● WHAT YOU SHOULD DO
Format everything from the line containing "What measure of" down to the end of the entries as a JSON array of strings, one string per line, with blank lines omitted.

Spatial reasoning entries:
.....

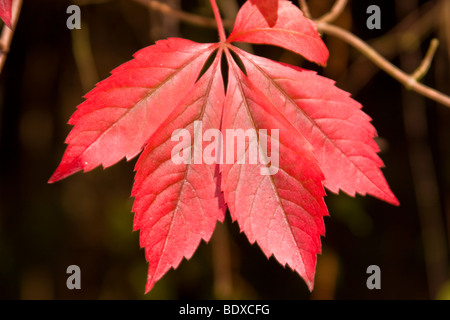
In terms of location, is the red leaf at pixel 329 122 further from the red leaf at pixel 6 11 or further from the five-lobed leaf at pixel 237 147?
the red leaf at pixel 6 11

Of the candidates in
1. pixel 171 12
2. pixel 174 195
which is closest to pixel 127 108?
pixel 174 195

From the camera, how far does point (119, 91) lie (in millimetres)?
460

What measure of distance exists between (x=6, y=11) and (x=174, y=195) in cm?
27

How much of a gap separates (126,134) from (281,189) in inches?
8.0

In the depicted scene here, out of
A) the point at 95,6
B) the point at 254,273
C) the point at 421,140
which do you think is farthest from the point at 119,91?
the point at 421,140

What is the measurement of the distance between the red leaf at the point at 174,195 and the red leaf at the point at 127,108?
0.06ft

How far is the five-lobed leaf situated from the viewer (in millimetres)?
457

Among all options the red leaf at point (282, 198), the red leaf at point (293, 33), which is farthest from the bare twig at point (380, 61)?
the red leaf at point (282, 198)

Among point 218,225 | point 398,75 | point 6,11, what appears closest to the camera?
point 6,11

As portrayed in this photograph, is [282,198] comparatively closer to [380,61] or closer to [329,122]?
[329,122]

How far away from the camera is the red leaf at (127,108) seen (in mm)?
442

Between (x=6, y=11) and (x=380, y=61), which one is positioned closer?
(x=6, y=11)

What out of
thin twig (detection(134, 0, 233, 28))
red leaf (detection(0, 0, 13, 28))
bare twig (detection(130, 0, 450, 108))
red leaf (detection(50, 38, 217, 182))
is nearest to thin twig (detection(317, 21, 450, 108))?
bare twig (detection(130, 0, 450, 108))

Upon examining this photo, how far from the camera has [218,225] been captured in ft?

.....

● EXPECTED OUTPUT
[
  "What measure of distance exists between (x=6, y=11) and (x=174, y=195) in cm?",
  "27",
  "How much of a gap separates (126,134) from (281,189) in inches?",
  "8.0",
  "In the depicted scene here, out of",
  "A) the point at 95,6",
  "B) the point at 254,273",
  "C) the point at 421,140",
  "which do you think is farthest from the point at 119,91?",
  "the point at 421,140",
  "What is the measurement of the distance between the red leaf at the point at 174,195 and the red leaf at the point at 127,108?",
  "0.06ft",
  "How far is the five-lobed leaf situated from the viewer (in millimetres)?",
  "457",
  "Among all options the red leaf at point (282, 198), the red leaf at point (293, 33), which is farthest from the bare twig at point (380, 61)?",
  "the red leaf at point (282, 198)",
  "Among point 218,225 | point 398,75 | point 6,11, what appears closest to the camera?",
  "point 6,11",
  "As portrayed in this photograph, is [282,198] comparatively closer to [380,61] or closer to [329,122]?",
  "[329,122]",
  "How far away from the camera is the red leaf at (127,108) seen (in mm)?",
  "442",
  "Between (x=6, y=11) and (x=380, y=61), which one is positioned closer?",
  "(x=6, y=11)",
  "What out of",
  "thin twig (detection(134, 0, 233, 28))",
  "red leaf (detection(0, 0, 13, 28))",
  "bare twig (detection(130, 0, 450, 108))",
  "red leaf (detection(50, 38, 217, 182))",
  "is nearest to thin twig (detection(317, 21, 450, 108))?",
  "bare twig (detection(130, 0, 450, 108))",
  "Upon examining this photo, how far from the camera has [218,225] been captured in ft?"
]